Montaigne’in kendinde var olduğunu söylediği “utangaç, küstah, namuslu, hovarda, geveze, sessiz, çalışkan, nazik, becerikli, şaşkın, üzgün, iyi huylu, yalancı, gerçekçi, bilgili, cahil, özgür, cimri, savurgan” gibi sıfatlar, tezatlıklar ve değişkenlikler, kendini iyi inceleyen ve gözlemleyen her insanın kendinde de var olduğunu kolayca kabulleneceği niteliklerdir (Montaigne, T. 2., 1968: 405). Fakat Montaigne’nin aradığı asıl insan tipi bu kadar çok değişken ve tezatlıklar gösteren insan değildir. Elbette farklı olaylar karşısında farklı kararlar alacağız. İnsan olabildiğince az değişiklik ve tezatlıklar sergilemeli, dayanıklı, sabırlı, kararlı ve kararlarını akıl, mantık ve vicdan süzgecinden geçiren erdemli biri olmalıdır. Plutarque kendisinin bilgisinden çok verdiği kararla övülmesini ister (Montaigne, T. 1., 1968:169).

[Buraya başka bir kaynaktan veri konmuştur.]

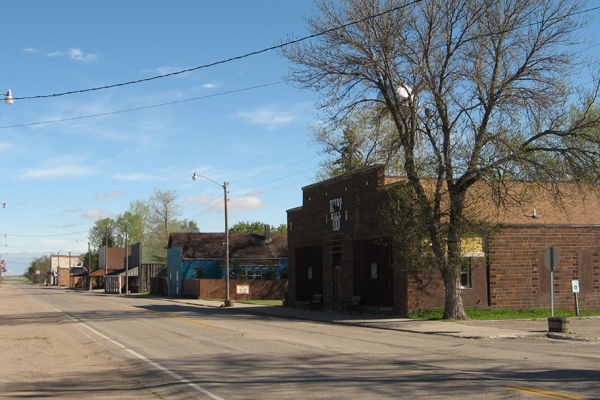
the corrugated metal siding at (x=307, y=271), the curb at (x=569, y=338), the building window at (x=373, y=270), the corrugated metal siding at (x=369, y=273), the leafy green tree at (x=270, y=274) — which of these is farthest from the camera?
the leafy green tree at (x=270, y=274)

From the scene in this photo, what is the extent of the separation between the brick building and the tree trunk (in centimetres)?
128

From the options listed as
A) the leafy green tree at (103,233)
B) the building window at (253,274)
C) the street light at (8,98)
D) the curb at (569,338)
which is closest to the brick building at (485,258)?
the curb at (569,338)

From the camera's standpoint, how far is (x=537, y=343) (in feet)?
52.6

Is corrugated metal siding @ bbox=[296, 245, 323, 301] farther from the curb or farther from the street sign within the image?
the curb

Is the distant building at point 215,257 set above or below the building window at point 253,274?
above

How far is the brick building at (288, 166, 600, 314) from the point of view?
2566 cm

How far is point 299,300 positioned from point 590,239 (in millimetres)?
16212

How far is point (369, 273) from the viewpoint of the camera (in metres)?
27.9

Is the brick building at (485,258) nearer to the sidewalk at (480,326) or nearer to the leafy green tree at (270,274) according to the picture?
the sidewalk at (480,326)

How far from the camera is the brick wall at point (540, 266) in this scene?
86.0 ft

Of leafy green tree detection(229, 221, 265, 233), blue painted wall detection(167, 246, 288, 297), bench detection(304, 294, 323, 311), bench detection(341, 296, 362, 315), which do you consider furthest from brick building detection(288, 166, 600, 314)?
leafy green tree detection(229, 221, 265, 233)

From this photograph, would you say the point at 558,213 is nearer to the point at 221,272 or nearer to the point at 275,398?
the point at 275,398

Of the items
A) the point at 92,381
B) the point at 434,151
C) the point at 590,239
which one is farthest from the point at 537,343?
the point at 590,239

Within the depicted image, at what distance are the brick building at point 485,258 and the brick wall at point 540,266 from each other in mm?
45
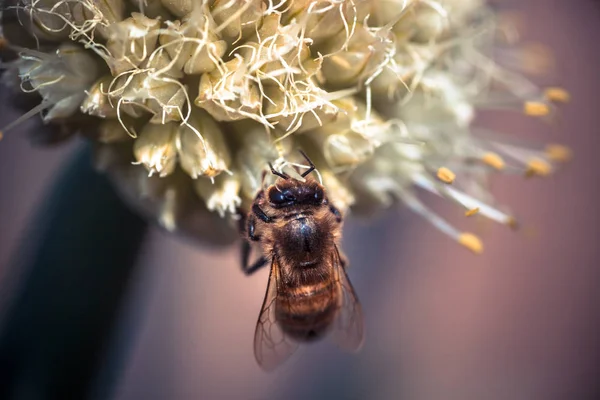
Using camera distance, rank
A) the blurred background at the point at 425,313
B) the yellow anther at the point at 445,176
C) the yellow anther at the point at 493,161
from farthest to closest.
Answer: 1. the blurred background at the point at 425,313
2. the yellow anther at the point at 493,161
3. the yellow anther at the point at 445,176

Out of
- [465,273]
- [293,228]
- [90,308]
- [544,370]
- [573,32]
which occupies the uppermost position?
[293,228]

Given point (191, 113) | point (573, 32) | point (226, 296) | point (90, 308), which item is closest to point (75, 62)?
point (191, 113)

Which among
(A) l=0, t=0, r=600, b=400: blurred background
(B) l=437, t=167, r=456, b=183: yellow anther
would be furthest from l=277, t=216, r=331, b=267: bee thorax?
(A) l=0, t=0, r=600, b=400: blurred background

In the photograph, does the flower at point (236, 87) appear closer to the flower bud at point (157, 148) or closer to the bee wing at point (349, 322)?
the flower bud at point (157, 148)

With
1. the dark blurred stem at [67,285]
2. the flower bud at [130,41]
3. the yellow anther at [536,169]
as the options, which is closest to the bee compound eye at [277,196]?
the flower bud at [130,41]

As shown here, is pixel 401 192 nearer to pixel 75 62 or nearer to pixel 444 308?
pixel 75 62
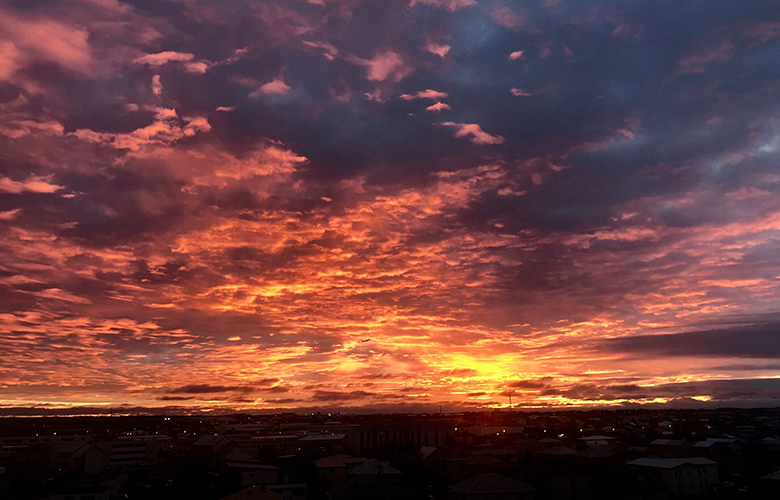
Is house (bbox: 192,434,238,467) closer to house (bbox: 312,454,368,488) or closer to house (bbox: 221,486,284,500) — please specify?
house (bbox: 312,454,368,488)

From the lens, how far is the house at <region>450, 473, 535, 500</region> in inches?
2223

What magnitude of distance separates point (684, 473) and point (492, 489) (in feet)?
100

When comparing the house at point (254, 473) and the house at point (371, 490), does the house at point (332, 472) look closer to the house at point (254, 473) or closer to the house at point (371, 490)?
the house at point (254, 473)

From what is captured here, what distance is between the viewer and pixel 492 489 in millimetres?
56938

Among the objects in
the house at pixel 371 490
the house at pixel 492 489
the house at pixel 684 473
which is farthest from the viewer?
the house at pixel 684 473

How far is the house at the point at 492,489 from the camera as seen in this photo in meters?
56.5

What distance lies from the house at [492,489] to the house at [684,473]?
21975mm

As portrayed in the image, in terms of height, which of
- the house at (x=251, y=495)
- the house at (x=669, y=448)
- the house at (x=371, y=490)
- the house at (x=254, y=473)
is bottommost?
the house at (x=669, y=448)

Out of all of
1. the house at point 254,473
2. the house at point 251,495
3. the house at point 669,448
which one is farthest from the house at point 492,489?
the house at point 669,448

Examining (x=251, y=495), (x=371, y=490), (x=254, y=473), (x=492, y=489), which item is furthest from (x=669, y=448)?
(x=251, y=495)

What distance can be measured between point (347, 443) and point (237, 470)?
174ft

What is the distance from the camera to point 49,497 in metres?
57.7

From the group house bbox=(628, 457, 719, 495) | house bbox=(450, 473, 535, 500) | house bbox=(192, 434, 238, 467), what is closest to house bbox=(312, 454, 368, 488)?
house bbox=(450, 473, 535, 500)

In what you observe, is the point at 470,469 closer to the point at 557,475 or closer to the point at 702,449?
the point at 557,475
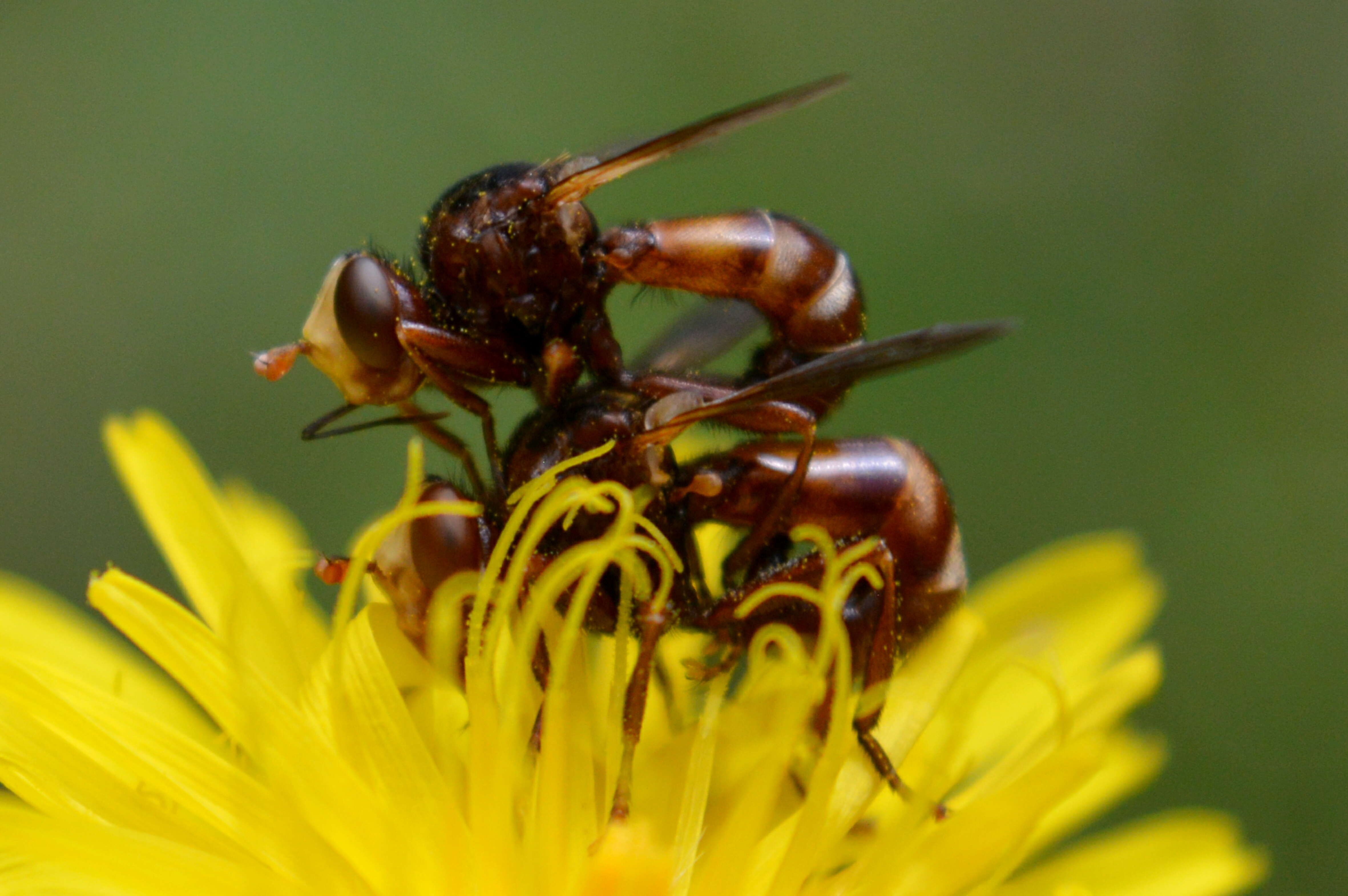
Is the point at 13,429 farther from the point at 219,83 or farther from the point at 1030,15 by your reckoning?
the point at 1030,15

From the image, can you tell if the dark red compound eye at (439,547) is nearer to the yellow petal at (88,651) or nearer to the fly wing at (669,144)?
the fly wing at (669,144)

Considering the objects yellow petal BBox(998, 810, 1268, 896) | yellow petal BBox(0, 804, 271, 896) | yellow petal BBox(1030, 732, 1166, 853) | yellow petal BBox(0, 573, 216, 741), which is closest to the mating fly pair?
yellow petal BBox(0, 804, 271, 896)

Değişim ileriye, pozitife, çağa yönelik ve aklın kontrolünde gerçekleşmelidir. Erdem sırf erdem olduğu için uyulması gereken bir ilke olmalı, yaranmak, kahraman olmak veya geçmiş hayatındaki utanç verici bir kusuru örtmeyi amaçlamamalıdır. Zaten insan erdeme sırf erdem olduğu için uysa, beklediği pozitif değerlendirmeler kendiliğinden gelecektir. Şu halde insan alçaklıktan uzak, sağlam karakterli ve bugünden yarına değişmeyen biri olmalıdır. Bu bakımdan bir insan hakkında hüküm vermek için uzun süre o insanın eylem ve davranışları izlenmelidir. Çünkü övülecek olan insanın kendisi değil, onun eylem, davranış ve kararlarıdır. “Berberin usturası karşısında yumuşak ve gevşek olan bir adam, düşmanın kılıcı karşısında sert ve katı olabilir” (Montaigne, T. 2., 1968:406). Bu ideal tipte bir insan olmak da bir insan bulmak da kolay değildir. Lâtin filozofu Seneka’nın dediği gibi, “hep aynı insan olmak çok zor ve büyük bir iştir”(Montaigne, T.2., 1968:408)

Boş gezmeyi ve aylaklığı Montaigne tasvip etmez. Lâtin şairi Lucain’in dediği gibi “boşluk zihni dağıtır” (Montaigne, T.1., 1968:57). İnsan ancak yaşlandığı zaman bir kenara, dinlenmeye çekilebilir. Hayatın geri kalan kısmını yorulmadan geçirmek onun hakkıdır. Yine de Montaigne yaşlı insanın bedensel değilse bile zihinsel çalışmasını sürdürmesini, geri kalan günlerini okuyarak, yazarak, kendini sanata (resim yapmak. vs. gibi) adayarak geçirmesini yeğler.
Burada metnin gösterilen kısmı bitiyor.